2. DONG Yuan, REN Kai, Shengyuan Wang, and ZHANG Suqin, Construction and Certification of A Bytecode Virtual Machine (In Chinese). Journal of Software. Vol.21, No.2, 305−317, 2010.
3. DONG Yuan, REN Kai, Shengyuan Wang, and ZHANG Suqin, Certify Once, Trust Anywhere -- Modular Certification of Bytecode Programs for Certified Virtual Machine. APLAS2009 (To be appeared). Seoul, Korea 14-16 December 2009.
4. DONG Yuan, WANG Shengyuan, ZHANG Liwei and YANG Ping, Modular Certification of Low-level Intermediate Representation Programs. in Proc. IEEE COMPSAC2009, Seattle, Washington, July 20-24, 2009.

Foundational Proof-Carrying Code Method for Certifying Hypervisor Low-level Codes

A hypervisor (VMM, Virtual Machine Monitor) is a virtualization platform that allows multiple operating systems to run on a host computer at the same time. It is widely used as one of the trusted computational bases to guarantee complete isolation between the virtual machines (VMs, or guest OSes) running above it, but the quality of today's main-stream hypervisors is not sufficient for safety-critical and security-critical situation. Our work aims at a novel Hoare-logic-like foundational proof-carrying code framework for certifying hypervisor low-level codes. These codes involve many features such as: stack based control, first class code point and hardware interrupts.

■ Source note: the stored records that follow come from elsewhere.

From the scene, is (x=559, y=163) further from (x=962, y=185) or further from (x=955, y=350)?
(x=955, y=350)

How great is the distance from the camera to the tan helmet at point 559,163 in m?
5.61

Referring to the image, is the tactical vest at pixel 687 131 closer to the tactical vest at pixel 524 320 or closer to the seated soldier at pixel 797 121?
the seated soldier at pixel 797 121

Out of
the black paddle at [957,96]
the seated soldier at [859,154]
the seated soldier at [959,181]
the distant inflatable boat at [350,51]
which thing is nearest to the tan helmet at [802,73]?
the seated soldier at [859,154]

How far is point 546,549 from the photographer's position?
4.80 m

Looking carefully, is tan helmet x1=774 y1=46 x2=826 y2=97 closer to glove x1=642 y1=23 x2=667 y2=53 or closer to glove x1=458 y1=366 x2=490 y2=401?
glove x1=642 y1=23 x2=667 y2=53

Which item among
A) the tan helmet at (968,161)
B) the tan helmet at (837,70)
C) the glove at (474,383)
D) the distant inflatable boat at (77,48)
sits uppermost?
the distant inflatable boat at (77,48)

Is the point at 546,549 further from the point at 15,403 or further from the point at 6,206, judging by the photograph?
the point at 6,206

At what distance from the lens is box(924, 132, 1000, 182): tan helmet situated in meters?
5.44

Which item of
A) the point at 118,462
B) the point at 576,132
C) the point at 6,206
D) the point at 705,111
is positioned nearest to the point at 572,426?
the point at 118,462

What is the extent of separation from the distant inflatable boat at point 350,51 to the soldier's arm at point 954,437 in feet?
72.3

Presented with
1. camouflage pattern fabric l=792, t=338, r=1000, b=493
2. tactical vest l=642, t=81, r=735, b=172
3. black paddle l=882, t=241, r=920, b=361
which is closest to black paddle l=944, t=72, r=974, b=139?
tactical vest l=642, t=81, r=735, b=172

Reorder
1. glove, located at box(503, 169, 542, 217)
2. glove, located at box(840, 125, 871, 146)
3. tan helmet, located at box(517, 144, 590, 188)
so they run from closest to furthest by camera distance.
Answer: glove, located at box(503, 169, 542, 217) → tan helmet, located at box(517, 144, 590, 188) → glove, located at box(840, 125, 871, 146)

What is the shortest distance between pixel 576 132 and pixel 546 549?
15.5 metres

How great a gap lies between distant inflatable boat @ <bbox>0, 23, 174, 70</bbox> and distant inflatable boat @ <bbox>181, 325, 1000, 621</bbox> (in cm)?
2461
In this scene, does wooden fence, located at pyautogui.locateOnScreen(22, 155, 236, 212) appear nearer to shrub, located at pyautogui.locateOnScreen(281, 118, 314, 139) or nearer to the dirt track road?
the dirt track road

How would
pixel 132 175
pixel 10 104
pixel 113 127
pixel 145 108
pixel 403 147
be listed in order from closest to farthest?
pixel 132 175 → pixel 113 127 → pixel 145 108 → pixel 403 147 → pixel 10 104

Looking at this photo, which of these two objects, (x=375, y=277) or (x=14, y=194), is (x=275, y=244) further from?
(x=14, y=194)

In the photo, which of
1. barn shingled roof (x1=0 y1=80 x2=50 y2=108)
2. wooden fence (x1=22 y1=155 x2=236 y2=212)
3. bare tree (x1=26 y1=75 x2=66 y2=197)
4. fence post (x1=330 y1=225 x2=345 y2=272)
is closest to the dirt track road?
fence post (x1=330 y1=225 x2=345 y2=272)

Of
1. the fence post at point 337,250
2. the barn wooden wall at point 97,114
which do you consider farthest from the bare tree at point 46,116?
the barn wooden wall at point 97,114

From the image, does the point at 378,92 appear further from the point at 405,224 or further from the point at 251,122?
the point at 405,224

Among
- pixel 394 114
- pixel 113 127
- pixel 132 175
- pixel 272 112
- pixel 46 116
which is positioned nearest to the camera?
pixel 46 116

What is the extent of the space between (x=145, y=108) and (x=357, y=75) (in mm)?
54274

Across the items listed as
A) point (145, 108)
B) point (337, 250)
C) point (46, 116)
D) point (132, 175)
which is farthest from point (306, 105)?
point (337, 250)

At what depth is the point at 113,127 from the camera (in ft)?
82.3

Carefully reasoning about the interaction among interrupt handlers, context switching, and synchronization libraries, we will try to provide a foundation for reasoning about interrupt-based kernel programs and makes an important advance toward building fully certified hypervisor.

What we have done:

1. Software prototype, a small hypervisor called TinyRG: "TinyRG" which runs on 16bit real mode x86.
2. Xinyu Feng, Zhong Shao, Yuan Dong and Yu Guo, Certifying Low-Level Programs with Hardware Interrupts and Preemptive Threads. In Proc. 2008 ACM SIGPLAN Conference on Programming Language Design and Implementation (PLDI'08), Tucson, Arizona, pages 170-182, June 2008. ACM
3. Xinyu Feng, Zhong Shao, Yu Guo and Yuan Dong, Combining Domain-Specific and Foundational Logics to Verify Complete Software Systems. In Proc. Second IFIP Working Conference on Verified Software: Theories, Tools, and Experiments (VSTTE'08), Toronto, Canada, October 2008. Springer-Verlag.
4. Xinyu Feng, Zhong Shao, Yu Guo, Yuan Dong, Certifying Low-Level Programs with Hardware Interrupts and Preemptive Threads, Journal of Automated Reasoning, 2009, 42(2-4): 301 - 347.